SEC says investment firm misled Catholic Archdiocese of New Orleans

NEW ORLEANS (RNS) The federal government has seized the assets of a Florida investment firm holding $5 million from the storm-damaged Archdiocese of New Orleans, charging it lied to the church and others about how it was investing more than half a billion dollars of its money. In addition, a federal judge in Fort Myers, […]

NEW ORLEANS (RNS) The federal government has seized the assets of a Florida investment firm holding $5 million from the storm-damaged Archdiocese of New Orleans, charging it lied to the church and others about how it was investing more than half a billion dollars of its money.

In addition, a federal judge in Fort Myers, Fla., appointed a receiver to sort out what happened to an estimated $550 million investors placed with Founding Partners Capital Management Co., of Naples, Fla.

The actions mean that some or all of the church’s investment may be tied up while the receiver combs through Founding Partner’s books.


Speaking on background, lawyers and regulators said it is impossible to speculate how much of the church’s money might be at risk.

Officers of Founding Partners weren’t immediately available for comment.

Sarah Comiskey, spokeswoman for the archdiocese, said the potential tie-up of the church’s money “will have no effect on the archdiocese’s operating budget, nor will it affect any planned construction projects.

“We are not sure how long the funds will remain frozen, but this will not have any adverse effect on the archdiocese or any of its entities,” she said.

Comiskey said she did not know what percentage of the archdiocese’s investment portfolio is entangled with the Florida firm. Officials of the archdiocese finance office were not available for comment.

Required tasks =
A – Translate this sentence from the news report into Spanish: "Officers of Founding Partners weren't immediately available for comment."
B – Answer from the news report:
(i) In what city did the federal judge who appointed a receiver sit?
(ii) What is the name of the archdiocese's spokeswoman?
(iii) About how much money did investors place with Founding Partners Capital Management Co.?
C – Go on with the news report about the archdiocese's frozen investment, starting after its final sentence.
The lines after this point are separate material and have no connection to the news report.

(Scene geometry reasoning data)

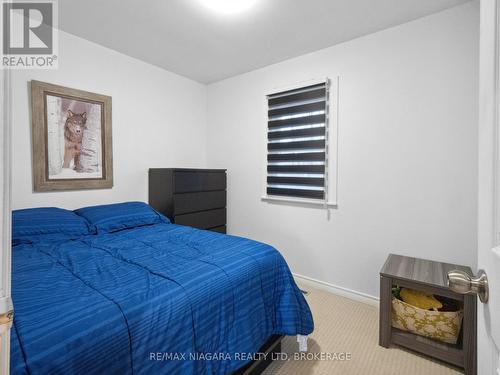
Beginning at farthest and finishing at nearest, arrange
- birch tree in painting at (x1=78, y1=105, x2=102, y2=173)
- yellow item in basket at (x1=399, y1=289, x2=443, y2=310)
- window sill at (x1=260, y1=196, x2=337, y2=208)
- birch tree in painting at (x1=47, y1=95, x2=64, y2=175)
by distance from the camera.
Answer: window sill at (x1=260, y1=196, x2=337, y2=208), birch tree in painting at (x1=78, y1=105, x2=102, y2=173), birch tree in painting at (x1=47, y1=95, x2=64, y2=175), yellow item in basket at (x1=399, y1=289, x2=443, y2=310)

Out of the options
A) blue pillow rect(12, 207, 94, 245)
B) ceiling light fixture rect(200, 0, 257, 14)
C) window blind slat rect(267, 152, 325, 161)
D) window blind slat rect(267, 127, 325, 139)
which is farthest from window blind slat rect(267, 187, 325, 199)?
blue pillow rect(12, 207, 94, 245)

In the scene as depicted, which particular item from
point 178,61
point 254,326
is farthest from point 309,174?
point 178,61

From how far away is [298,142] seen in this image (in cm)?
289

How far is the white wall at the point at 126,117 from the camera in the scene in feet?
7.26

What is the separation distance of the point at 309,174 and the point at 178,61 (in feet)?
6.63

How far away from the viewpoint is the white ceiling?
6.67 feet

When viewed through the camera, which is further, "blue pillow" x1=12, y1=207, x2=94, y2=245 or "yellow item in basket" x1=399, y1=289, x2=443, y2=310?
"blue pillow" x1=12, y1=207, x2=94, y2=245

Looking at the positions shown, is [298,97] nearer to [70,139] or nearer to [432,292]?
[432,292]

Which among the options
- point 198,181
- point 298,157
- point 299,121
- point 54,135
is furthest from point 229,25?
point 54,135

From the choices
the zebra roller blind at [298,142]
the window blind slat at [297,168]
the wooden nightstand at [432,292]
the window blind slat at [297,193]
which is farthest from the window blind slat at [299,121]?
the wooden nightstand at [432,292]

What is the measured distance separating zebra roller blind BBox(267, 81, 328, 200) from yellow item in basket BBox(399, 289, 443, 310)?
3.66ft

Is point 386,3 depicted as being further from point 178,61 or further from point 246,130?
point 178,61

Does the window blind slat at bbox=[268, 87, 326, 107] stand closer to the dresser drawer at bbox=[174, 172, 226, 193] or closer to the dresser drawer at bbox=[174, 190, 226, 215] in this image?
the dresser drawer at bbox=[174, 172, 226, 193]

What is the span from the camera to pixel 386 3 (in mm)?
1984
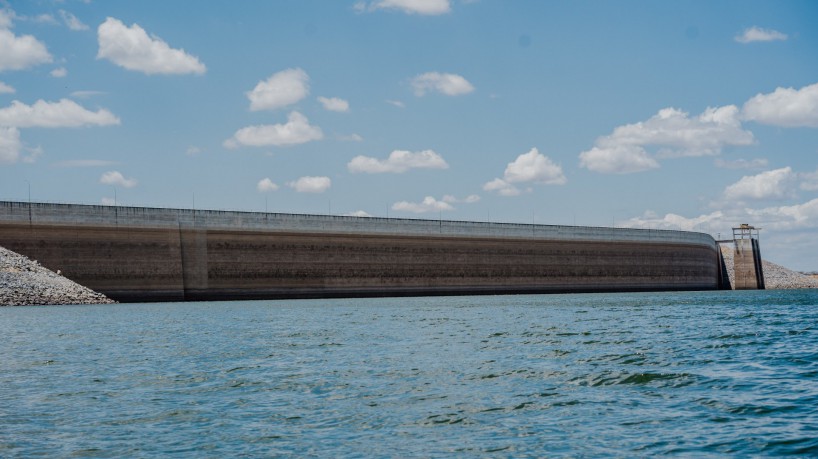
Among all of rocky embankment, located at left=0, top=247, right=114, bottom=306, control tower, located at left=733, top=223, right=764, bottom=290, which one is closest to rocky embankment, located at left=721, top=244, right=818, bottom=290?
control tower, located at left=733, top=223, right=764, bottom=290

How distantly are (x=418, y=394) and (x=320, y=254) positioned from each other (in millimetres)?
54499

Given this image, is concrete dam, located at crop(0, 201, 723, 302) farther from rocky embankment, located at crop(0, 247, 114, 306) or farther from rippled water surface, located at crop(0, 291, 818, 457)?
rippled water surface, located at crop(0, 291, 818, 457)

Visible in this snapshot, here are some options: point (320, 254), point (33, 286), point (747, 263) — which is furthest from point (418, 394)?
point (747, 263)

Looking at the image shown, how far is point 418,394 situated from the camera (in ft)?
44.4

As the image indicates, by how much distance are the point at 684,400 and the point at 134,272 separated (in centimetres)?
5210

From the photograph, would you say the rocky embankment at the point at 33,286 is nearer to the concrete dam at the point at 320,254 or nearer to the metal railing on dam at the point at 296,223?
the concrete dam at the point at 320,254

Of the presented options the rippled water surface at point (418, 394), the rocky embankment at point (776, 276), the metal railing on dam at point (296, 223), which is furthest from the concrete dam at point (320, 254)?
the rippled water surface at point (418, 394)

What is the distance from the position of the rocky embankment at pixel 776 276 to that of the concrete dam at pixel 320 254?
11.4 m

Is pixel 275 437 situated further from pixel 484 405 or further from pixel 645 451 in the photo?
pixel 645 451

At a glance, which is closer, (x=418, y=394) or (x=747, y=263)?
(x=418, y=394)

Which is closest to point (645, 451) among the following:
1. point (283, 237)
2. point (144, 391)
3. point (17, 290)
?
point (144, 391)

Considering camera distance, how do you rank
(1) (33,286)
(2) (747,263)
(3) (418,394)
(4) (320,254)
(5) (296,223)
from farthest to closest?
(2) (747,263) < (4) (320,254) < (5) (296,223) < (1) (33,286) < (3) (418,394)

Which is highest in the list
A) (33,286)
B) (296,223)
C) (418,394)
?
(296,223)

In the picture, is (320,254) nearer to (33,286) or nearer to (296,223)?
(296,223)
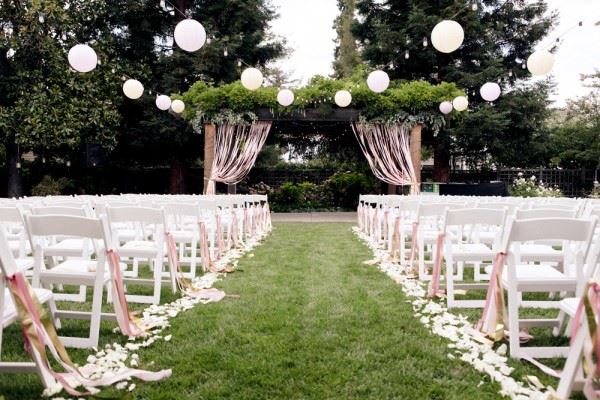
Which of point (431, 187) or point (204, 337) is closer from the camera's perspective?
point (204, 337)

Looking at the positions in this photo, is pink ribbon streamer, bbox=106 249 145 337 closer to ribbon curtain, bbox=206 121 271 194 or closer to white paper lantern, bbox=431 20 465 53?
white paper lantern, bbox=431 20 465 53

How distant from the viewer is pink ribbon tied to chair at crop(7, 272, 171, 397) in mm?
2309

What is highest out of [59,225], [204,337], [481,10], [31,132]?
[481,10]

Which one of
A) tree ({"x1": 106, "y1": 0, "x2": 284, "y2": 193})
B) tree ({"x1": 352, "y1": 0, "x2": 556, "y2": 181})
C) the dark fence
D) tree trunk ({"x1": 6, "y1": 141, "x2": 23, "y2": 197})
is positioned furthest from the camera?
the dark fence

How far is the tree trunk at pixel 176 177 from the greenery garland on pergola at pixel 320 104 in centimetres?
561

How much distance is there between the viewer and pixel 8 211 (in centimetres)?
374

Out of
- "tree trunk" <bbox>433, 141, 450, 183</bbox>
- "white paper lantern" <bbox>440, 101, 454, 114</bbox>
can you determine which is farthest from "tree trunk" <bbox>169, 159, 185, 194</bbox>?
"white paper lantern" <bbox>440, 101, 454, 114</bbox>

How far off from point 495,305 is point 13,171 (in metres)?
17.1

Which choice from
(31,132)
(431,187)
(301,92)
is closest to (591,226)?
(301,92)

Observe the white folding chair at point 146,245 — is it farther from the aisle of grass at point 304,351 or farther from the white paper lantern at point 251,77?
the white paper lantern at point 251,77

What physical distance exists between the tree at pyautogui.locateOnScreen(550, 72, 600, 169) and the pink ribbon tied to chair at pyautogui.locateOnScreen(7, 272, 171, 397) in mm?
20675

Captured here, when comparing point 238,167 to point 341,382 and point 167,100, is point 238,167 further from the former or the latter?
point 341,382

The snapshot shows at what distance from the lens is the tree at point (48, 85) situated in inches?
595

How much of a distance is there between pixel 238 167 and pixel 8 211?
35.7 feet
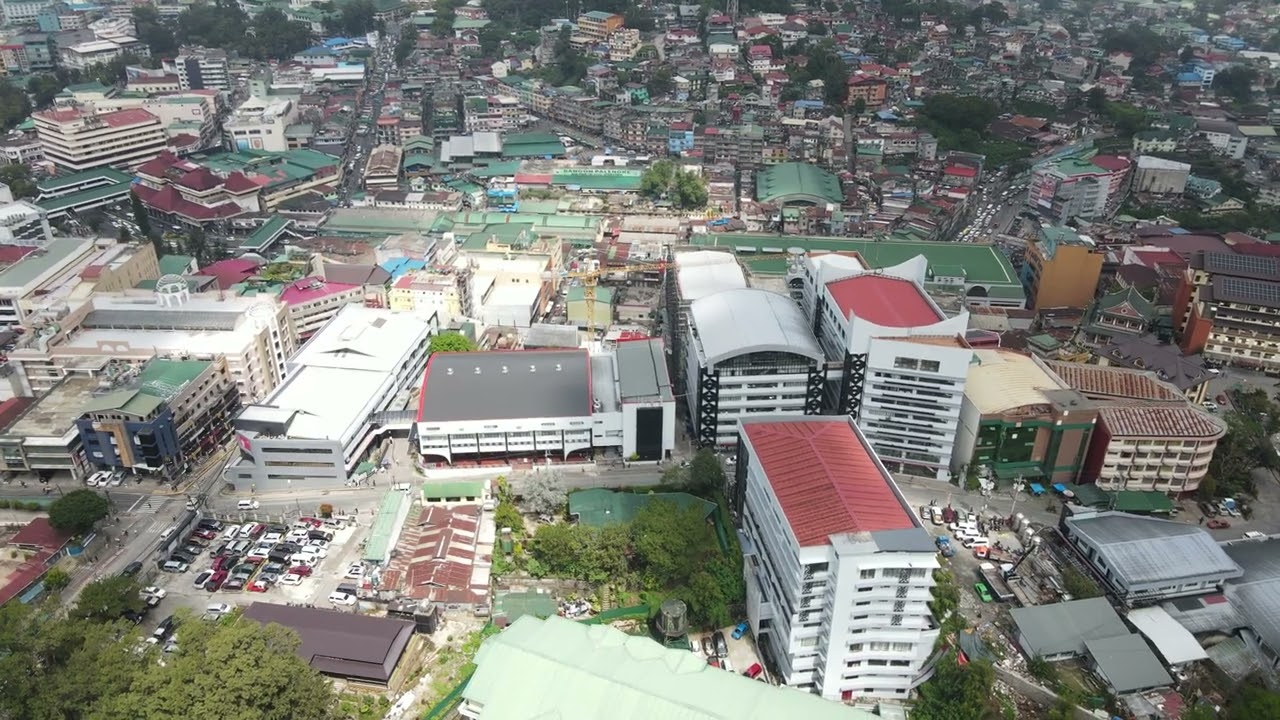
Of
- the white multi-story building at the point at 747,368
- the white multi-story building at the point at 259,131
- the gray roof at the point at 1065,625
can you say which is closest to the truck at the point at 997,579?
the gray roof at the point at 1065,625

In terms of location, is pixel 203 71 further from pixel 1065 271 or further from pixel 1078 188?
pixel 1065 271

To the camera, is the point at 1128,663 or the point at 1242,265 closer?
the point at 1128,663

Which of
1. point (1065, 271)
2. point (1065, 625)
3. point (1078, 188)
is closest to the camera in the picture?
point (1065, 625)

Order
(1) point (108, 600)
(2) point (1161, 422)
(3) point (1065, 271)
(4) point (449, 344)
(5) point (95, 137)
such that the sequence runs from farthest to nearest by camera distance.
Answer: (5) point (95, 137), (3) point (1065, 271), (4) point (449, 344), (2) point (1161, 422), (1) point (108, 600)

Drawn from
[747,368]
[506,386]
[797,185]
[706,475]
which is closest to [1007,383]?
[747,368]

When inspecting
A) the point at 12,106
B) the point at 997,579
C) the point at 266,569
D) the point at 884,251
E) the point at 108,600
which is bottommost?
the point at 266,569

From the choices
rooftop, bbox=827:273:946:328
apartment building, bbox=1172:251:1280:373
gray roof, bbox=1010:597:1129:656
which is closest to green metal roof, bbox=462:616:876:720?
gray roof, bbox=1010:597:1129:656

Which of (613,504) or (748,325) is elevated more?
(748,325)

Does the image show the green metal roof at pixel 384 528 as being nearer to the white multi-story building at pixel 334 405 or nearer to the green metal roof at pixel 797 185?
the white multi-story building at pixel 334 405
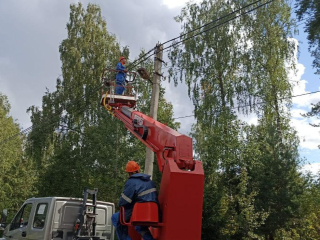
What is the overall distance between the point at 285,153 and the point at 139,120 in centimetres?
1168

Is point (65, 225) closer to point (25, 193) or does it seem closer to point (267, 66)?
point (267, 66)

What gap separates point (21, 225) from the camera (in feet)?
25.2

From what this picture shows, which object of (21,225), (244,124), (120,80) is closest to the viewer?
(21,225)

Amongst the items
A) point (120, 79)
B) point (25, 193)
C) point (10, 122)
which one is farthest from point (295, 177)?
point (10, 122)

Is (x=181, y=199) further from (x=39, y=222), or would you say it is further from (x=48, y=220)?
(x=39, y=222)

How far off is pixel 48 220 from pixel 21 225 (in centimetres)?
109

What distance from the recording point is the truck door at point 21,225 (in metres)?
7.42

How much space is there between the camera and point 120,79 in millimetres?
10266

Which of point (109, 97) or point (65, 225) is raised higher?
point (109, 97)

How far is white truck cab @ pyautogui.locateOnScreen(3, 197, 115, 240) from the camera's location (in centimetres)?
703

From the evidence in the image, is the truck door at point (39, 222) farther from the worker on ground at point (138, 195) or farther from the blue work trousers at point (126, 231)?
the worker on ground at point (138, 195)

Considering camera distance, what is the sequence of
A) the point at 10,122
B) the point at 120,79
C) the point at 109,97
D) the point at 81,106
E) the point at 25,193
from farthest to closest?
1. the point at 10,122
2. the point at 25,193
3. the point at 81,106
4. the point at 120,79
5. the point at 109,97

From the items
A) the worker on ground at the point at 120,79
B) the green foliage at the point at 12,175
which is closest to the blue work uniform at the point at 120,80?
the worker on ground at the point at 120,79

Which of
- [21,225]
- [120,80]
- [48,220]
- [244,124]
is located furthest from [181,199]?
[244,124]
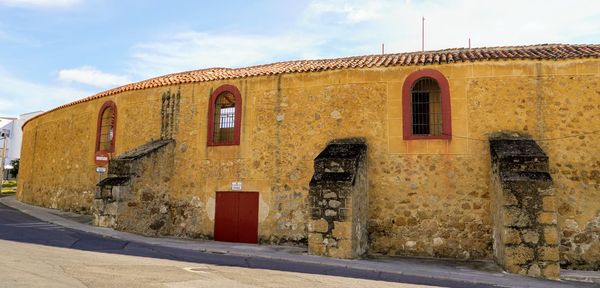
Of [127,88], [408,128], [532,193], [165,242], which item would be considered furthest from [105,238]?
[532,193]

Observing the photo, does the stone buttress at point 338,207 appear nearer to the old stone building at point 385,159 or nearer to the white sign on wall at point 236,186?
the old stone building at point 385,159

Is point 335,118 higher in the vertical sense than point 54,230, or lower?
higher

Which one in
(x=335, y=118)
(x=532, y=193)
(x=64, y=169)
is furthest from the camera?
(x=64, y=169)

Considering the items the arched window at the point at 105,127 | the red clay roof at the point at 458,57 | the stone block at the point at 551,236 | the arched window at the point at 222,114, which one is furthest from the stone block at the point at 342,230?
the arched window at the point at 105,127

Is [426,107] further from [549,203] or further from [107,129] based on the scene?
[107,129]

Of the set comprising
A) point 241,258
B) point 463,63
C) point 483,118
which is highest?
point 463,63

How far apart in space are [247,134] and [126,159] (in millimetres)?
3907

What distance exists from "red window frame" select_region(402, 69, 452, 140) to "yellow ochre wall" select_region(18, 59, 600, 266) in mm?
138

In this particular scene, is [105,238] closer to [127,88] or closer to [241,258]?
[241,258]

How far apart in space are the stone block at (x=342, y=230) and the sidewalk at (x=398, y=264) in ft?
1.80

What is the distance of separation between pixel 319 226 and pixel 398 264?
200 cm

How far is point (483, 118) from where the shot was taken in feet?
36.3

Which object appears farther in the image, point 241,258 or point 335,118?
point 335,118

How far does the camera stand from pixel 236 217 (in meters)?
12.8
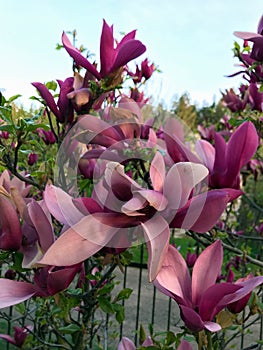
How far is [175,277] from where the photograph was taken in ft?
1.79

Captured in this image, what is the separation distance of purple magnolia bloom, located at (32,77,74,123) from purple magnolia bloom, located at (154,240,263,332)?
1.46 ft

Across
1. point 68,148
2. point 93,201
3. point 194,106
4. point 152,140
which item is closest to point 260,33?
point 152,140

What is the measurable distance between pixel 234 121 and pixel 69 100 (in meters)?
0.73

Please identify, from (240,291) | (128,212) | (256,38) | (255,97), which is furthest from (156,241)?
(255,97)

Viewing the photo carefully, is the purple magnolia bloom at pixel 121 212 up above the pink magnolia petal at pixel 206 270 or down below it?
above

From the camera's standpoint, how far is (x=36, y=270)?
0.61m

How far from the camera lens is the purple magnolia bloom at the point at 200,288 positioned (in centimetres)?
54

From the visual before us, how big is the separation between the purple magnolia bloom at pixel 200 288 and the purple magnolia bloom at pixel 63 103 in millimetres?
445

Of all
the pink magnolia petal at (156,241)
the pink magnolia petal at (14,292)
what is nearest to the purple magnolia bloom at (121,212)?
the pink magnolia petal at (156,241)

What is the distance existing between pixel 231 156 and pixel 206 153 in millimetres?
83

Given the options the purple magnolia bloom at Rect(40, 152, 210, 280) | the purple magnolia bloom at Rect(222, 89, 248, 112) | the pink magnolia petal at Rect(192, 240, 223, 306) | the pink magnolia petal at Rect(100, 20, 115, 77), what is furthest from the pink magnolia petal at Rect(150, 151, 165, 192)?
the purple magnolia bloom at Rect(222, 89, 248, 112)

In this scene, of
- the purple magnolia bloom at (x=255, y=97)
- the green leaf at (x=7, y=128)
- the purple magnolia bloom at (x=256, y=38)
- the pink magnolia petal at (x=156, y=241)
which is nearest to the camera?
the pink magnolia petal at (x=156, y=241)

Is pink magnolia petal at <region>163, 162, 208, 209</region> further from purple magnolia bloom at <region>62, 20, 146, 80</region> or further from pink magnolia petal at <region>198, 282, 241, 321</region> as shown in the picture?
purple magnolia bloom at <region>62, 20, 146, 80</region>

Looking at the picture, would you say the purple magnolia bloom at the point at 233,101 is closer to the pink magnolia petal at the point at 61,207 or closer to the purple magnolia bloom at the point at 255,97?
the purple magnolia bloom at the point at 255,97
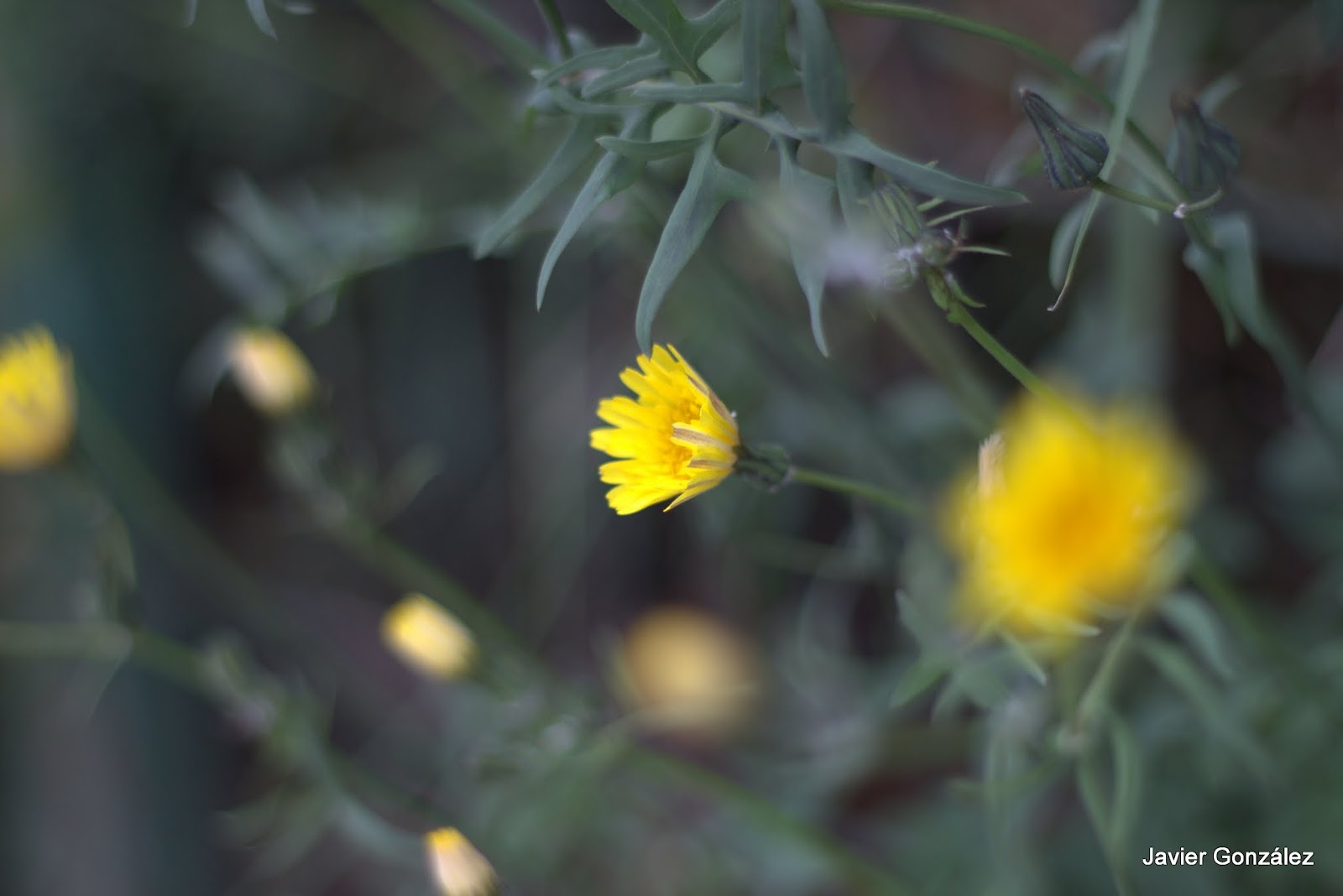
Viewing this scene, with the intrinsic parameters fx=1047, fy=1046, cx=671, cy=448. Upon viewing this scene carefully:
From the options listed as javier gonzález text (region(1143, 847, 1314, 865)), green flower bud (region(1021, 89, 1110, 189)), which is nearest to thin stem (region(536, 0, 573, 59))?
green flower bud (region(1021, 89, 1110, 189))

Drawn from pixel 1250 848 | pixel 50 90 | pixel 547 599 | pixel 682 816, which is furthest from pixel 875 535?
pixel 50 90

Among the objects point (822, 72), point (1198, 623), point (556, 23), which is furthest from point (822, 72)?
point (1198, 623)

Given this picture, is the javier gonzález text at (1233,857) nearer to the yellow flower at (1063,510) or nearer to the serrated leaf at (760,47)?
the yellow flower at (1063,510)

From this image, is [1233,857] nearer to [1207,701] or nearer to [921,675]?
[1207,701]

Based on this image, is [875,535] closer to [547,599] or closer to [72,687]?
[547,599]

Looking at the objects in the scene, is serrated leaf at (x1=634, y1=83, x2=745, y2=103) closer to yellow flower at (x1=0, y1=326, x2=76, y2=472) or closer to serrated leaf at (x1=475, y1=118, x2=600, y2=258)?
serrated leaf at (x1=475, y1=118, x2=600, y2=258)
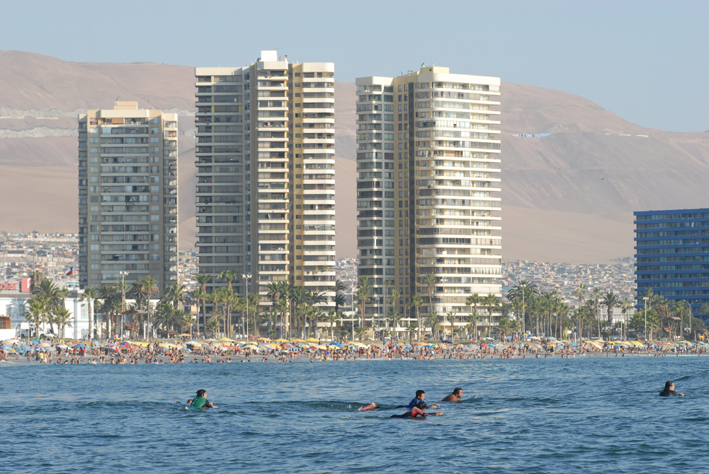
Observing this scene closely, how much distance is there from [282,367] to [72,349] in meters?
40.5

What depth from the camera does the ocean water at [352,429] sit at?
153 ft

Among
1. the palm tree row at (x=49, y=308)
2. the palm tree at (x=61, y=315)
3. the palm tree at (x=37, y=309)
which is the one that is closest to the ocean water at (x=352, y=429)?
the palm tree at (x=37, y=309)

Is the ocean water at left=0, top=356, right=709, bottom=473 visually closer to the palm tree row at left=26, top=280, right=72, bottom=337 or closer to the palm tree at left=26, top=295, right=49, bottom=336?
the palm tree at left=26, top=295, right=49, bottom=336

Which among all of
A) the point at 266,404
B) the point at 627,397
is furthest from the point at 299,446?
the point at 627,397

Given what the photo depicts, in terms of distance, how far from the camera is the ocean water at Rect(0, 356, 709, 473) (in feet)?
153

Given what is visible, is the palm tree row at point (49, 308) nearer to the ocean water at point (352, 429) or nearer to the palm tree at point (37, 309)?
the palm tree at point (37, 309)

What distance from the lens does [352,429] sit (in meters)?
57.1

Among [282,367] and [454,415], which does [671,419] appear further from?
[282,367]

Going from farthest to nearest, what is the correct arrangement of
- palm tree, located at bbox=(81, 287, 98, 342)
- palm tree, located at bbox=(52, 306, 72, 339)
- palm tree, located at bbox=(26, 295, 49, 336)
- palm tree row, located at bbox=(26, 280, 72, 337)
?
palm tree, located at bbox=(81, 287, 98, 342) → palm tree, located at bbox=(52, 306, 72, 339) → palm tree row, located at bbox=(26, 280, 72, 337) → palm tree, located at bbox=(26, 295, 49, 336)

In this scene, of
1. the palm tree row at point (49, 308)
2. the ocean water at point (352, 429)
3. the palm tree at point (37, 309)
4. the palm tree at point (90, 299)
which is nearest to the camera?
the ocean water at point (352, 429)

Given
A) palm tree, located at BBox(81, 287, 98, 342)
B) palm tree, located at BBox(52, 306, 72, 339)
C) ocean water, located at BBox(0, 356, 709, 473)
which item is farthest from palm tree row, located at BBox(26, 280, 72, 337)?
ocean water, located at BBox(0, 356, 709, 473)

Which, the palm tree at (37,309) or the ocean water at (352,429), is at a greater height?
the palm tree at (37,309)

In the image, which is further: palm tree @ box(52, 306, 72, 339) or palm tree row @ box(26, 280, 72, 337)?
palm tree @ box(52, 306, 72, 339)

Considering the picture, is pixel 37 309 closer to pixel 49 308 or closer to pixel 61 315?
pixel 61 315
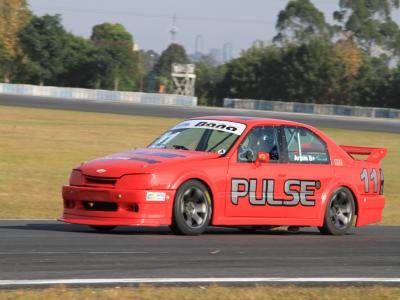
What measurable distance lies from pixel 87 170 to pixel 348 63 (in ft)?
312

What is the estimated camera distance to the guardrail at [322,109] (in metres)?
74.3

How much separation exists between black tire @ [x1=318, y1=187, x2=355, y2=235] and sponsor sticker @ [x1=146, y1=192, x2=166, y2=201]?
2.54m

Answers for this exercise =
A – Los directivos de Founding Partners no estuvieron disponibles de inmediato para hacer comentarios.

B –
(i) Fort Myers, Fla.
(ii) Sarah Comiskey
(iii) An estimated $550 million

C –
She said the archdiocese is exploring legal options.

The archdiocese has not released a comprehensive financial report since Hurricane Katrina, which dealt it $288 million in property damage.

In a recent interview, Archbishop Alfred Hughes characterized the archdiocese as “stretched” financially, but declined to say more, pending the release of the detailed report.


The SEC alleges that Founding Partners told the archdiocese and other investors that their mutual fund and three hedge funds would lend their money to Sun Capital Inc. and Sun Capital Healthcare Inc., two Florida companies that in turn were lending to hospitals.

The underlying collateral was supposed to be the safest, most short-term of the hospitals’ “accounts receivables” — the bills that customers like insurance companies and the government were most likely to pay the hospitals for medical services.

In fact, however, Founding Partners and Sun Capital, without telling investors, allowed the collateral to get much riskier and hard to collect, according to the SEC.